> [Supplied records]:
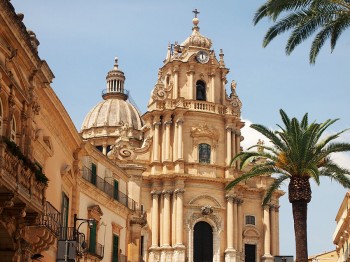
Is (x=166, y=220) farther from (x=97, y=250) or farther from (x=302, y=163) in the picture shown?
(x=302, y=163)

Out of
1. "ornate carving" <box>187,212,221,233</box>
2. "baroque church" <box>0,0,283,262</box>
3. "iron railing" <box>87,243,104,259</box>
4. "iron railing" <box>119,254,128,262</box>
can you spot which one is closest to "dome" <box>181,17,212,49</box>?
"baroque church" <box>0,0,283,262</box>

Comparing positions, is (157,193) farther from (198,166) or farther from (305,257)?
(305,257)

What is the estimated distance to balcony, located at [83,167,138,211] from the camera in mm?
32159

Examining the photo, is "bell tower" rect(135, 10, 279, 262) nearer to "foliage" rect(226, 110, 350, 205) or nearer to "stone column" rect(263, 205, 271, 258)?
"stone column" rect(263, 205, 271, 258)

==

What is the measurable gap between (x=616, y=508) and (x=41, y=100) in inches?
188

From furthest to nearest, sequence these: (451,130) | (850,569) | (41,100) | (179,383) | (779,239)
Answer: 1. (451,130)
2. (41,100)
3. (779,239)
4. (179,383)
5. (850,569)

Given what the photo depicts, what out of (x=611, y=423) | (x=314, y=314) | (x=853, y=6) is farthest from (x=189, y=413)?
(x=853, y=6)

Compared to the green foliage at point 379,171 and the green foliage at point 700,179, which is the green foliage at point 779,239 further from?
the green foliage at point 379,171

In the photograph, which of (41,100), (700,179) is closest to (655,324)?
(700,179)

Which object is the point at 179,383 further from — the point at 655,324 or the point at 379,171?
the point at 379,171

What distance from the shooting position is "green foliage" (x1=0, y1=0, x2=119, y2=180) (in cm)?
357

--

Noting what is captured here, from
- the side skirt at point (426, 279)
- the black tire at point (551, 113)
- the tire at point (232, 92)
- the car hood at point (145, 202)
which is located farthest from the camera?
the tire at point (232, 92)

> [Exercise task]:
Reproduce, verbatim, the lines of the material from the line containing "From furthest to" through the line containing "5. (850,569)", including both of those lines.

> [Response to the exercise]:
From furthest to nearest, sequence these: (451,130) | (850,569) | (41,100) | (179,383) | (779,239)
Answer: 1. (451,130)
2. (41,100)
3. (779,239)
4. (179,383)
5. (850,569)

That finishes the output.